OSC to get tougher on financial disclosure
Executive bonuses outstanding issue
TORONTO While companies are more compliant in disclosing executive compensation to investors, they are still “fuzzy” on their reasons for increasing or decreasing bonuses or pension perks, the Ontario Securities Commission said in a report Friday.
Executive bonuses have been a major bone of contention during the economic crisis as executives stockpiled millions while the stock prices of their firms plummeted. Concerns about beefy bonuses forced the Canadian securities regulator to release new compensation disclosure rules to force transparency on the boards of directors.
The hope was that the new rules, which became effective across all jurisdictions on Dec. 31, 2008, would do for executive pay what the U.S. Sarbanes-Oxley Act did for auditing firms — ensuring they would no longer give short shrift to audits to protect other lucrative lines of business.
But so far, the results appear to be mixed.
According to the OSC, 62 of the 70 companies it reviewed filed executive compensation disclosure documents that “ generally met the requirements” set by the Canadian Securities Administrators in September 2008. But the discussions and disclosure around the process of making executive compensation decisions is still rather vague.
For example, a company will discuss the awarding of a bonus but does not explain that the company granted it because performance goals were met.

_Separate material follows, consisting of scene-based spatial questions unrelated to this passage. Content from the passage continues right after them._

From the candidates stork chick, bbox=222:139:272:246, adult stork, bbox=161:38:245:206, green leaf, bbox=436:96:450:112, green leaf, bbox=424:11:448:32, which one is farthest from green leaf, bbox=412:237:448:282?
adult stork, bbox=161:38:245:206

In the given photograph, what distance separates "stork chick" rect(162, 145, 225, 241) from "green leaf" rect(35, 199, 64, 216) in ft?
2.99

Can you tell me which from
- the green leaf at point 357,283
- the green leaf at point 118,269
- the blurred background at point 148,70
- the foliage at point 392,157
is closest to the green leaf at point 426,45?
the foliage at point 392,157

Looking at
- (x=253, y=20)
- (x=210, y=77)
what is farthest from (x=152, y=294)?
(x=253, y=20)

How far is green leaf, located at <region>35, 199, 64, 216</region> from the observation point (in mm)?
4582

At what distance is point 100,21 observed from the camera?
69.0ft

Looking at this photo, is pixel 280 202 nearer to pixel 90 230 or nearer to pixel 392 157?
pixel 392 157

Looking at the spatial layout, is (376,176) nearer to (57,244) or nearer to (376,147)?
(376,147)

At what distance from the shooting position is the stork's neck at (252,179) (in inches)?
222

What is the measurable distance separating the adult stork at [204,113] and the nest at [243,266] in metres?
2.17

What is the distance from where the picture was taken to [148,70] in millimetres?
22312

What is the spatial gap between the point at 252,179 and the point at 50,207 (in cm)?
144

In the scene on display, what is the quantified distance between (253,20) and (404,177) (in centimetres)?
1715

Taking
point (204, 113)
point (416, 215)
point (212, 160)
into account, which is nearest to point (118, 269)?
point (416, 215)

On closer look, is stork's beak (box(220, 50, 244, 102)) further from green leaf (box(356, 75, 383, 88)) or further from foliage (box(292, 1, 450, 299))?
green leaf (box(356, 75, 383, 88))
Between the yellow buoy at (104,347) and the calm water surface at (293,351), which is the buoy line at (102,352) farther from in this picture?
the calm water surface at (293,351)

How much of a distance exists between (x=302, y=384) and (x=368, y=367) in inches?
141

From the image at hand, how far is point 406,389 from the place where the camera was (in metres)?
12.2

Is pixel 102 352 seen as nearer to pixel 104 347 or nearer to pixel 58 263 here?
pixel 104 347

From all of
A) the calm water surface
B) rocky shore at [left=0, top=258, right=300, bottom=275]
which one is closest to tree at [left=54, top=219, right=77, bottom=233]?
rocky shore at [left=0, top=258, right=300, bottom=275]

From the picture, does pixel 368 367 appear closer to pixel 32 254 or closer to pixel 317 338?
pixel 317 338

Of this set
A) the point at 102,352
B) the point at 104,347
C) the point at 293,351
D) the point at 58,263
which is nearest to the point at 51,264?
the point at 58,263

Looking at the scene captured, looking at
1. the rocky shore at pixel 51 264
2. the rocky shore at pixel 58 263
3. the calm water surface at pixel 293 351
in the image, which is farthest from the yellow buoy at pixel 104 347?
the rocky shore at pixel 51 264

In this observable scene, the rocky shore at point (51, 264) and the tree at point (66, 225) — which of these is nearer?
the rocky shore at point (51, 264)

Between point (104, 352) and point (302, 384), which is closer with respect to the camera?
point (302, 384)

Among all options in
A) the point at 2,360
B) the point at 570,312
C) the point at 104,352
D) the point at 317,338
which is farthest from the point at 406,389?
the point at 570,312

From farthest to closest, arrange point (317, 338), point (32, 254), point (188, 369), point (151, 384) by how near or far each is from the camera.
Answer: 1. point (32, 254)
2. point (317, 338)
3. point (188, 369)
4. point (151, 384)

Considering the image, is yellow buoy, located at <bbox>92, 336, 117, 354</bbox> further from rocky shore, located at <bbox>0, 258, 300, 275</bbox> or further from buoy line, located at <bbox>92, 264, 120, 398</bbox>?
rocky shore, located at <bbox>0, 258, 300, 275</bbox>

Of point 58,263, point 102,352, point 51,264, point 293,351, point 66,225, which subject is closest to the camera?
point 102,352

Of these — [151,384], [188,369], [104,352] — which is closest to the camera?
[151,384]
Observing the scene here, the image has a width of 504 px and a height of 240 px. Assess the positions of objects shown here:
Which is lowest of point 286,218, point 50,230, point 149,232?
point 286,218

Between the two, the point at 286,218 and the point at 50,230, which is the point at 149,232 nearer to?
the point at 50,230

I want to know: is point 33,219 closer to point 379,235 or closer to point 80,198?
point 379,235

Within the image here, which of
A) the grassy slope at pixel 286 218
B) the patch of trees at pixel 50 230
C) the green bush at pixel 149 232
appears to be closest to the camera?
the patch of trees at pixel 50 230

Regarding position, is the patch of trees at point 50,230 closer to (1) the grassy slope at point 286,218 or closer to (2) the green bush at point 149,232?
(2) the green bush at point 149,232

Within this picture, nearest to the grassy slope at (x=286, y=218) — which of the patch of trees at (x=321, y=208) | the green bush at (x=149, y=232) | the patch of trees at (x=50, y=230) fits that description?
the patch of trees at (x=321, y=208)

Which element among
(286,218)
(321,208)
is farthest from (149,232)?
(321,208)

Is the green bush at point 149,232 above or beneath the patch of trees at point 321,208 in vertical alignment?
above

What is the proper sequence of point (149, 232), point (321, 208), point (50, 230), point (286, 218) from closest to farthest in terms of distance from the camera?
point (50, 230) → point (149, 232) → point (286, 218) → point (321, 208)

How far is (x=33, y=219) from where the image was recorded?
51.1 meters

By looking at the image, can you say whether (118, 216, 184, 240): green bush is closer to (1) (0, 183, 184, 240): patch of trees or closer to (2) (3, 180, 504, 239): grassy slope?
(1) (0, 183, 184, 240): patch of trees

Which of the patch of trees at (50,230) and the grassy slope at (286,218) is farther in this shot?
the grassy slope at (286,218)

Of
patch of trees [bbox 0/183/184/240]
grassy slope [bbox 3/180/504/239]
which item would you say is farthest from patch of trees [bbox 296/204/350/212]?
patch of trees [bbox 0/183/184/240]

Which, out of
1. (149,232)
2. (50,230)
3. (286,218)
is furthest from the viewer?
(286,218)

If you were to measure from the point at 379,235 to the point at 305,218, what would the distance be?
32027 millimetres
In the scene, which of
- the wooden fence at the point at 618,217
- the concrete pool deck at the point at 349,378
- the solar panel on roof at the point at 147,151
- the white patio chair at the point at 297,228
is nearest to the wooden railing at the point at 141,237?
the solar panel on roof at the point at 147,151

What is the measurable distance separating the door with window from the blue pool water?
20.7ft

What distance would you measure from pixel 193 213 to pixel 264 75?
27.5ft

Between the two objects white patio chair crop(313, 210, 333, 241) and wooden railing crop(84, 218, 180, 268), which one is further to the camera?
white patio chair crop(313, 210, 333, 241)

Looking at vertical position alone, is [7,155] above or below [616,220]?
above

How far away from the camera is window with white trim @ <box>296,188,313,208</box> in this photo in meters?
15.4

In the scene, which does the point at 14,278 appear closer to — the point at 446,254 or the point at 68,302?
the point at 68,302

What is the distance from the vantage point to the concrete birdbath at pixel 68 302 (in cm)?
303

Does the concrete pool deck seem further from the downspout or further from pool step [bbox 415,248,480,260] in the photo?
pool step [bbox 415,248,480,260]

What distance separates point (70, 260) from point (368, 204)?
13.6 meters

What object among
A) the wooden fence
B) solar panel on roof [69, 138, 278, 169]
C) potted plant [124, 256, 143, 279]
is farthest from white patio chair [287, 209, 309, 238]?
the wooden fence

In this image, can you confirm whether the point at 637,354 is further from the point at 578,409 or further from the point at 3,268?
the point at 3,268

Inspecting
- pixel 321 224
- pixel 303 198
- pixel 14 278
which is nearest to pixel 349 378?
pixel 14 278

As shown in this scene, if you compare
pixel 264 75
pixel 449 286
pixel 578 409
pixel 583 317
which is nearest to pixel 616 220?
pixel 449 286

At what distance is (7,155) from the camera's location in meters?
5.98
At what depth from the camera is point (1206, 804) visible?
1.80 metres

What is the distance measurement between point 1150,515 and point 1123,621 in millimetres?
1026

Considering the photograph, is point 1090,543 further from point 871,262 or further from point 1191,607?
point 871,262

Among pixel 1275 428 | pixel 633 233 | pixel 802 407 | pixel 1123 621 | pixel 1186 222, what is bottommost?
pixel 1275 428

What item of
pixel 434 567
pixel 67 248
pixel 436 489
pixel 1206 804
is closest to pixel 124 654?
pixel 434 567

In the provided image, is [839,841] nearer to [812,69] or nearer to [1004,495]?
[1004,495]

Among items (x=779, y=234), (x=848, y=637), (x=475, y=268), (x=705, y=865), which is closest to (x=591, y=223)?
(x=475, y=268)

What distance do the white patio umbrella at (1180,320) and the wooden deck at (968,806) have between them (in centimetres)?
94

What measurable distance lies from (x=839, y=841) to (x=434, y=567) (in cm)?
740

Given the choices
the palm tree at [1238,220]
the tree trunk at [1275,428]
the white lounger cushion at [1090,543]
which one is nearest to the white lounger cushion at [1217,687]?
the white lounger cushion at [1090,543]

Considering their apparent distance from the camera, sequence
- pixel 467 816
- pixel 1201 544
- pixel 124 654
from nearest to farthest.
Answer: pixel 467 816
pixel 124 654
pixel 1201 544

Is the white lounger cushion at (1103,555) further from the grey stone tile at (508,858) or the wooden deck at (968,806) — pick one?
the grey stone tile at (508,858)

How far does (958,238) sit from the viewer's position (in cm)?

Conversely, one company disclosed that performance goals were met, but did not report whether a bonus was earned.
The issue of benchmarking salaries and bonuses also needs more clarity, according to the regulators. While many companies said they are benchmarking compensation to peer groups, they do not explain how they applied that information when making decisions about executive compensation within their own firm.
In addition, many companies are cherry-picking which peer group they want to benchmark.